Data for this task

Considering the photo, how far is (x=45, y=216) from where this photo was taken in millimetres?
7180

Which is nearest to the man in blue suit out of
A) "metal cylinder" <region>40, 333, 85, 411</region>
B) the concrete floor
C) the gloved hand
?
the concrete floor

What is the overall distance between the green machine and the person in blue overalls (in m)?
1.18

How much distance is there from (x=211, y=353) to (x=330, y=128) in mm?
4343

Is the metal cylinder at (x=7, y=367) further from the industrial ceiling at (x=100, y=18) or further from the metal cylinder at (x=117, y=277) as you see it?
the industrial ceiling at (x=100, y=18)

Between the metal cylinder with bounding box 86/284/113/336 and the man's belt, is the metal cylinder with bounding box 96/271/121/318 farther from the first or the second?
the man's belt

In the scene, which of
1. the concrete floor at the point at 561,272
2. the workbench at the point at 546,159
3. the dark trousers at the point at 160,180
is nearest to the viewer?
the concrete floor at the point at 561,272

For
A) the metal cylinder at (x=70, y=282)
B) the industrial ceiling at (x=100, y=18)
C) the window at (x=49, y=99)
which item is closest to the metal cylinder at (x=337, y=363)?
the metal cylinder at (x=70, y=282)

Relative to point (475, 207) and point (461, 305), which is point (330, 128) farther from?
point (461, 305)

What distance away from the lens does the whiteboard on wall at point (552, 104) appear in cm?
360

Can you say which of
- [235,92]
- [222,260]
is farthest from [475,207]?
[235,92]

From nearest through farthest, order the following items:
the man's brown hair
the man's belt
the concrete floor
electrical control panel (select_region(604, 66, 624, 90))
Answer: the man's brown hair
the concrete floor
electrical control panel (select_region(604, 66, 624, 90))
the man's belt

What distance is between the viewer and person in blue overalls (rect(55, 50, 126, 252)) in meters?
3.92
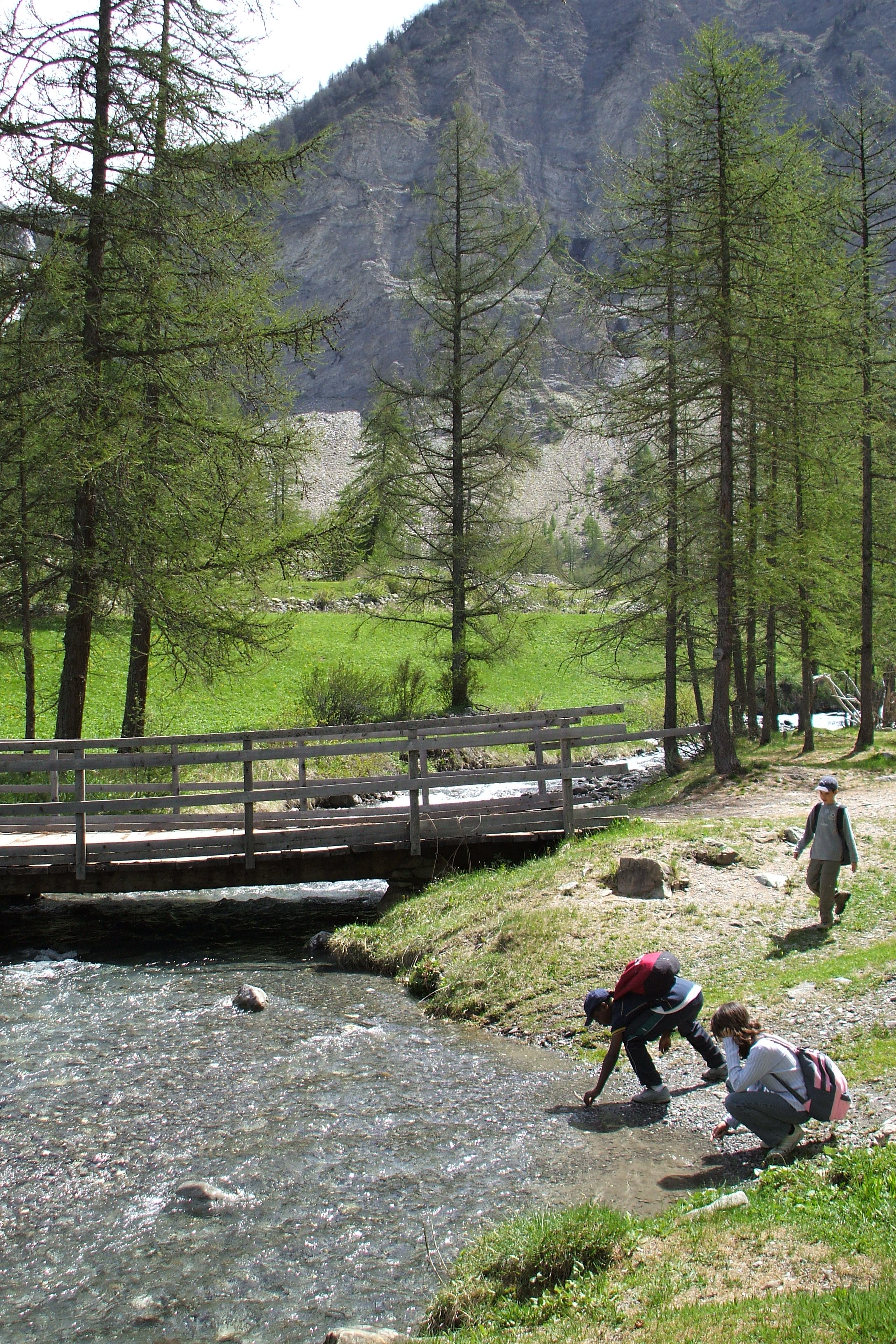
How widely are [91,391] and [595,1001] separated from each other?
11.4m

---

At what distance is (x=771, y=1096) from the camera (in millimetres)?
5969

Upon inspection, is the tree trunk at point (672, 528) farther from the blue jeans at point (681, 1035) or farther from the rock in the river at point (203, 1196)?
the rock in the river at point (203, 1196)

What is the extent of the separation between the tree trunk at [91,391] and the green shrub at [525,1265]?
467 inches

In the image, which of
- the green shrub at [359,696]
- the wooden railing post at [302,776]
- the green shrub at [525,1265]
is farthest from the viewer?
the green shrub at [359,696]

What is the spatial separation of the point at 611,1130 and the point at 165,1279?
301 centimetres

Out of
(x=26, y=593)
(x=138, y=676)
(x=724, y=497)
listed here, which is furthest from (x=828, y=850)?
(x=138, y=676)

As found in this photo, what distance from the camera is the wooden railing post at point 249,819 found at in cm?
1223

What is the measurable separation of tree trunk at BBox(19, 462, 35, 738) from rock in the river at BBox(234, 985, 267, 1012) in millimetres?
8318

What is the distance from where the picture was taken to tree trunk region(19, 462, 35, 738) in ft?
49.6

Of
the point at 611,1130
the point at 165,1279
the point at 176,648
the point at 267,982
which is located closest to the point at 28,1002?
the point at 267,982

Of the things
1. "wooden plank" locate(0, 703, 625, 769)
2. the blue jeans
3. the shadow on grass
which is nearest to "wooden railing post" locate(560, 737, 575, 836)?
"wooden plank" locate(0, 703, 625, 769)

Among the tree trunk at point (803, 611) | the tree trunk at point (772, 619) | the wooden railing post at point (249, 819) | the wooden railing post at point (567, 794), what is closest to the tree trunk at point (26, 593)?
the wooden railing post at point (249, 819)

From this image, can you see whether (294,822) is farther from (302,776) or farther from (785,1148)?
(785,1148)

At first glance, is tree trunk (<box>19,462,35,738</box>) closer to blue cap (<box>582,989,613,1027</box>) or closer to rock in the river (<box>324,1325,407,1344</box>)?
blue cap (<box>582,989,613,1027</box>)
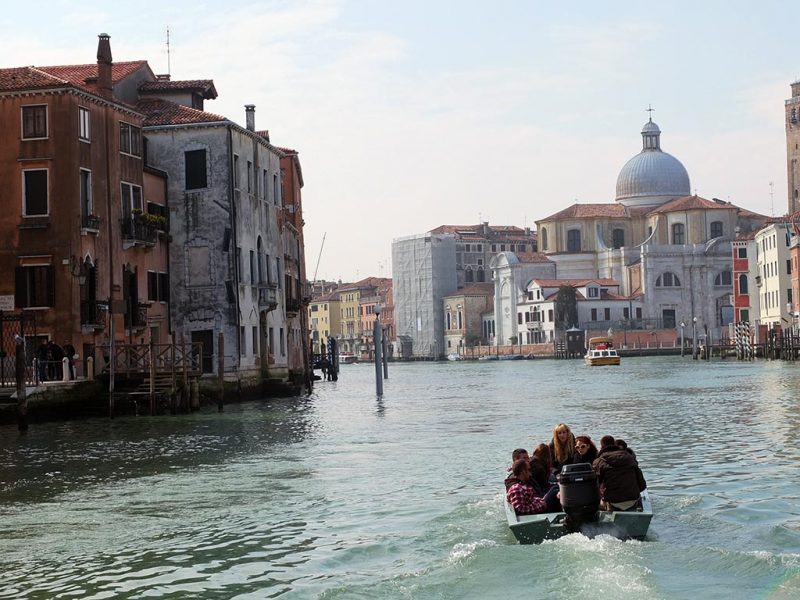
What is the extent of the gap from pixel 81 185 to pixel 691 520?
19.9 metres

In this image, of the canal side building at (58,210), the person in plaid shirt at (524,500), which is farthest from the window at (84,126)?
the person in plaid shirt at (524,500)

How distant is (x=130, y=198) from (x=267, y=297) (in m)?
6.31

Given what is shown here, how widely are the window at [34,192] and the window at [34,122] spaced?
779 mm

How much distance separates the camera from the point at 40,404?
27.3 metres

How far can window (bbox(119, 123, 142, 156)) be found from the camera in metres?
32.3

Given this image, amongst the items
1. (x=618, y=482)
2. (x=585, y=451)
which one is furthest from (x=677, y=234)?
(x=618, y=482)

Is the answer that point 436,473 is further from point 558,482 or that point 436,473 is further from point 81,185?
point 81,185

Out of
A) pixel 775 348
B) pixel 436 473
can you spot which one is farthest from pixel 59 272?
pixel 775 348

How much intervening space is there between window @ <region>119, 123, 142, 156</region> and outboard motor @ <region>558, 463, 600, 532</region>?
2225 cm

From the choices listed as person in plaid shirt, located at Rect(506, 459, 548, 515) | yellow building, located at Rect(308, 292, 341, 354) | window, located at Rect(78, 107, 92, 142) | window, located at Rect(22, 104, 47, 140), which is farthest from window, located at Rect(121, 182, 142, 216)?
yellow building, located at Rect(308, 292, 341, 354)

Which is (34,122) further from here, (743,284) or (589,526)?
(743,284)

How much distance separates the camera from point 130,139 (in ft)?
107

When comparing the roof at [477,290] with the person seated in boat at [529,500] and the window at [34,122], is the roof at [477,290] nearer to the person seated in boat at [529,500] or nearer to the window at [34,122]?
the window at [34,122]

What needs to be done
Return every line of the data above that contains the string "image", matching case exactly.

Task result
In the image, which of
From this image, can you see whether (294,822) is farther from (302,776) or farther from (785,1148)?
In this image, of the canal side building at (58,210), the person in plaid shirt at (524,500), which is farthest from the window at (84,126)?
Given this image, amongst the items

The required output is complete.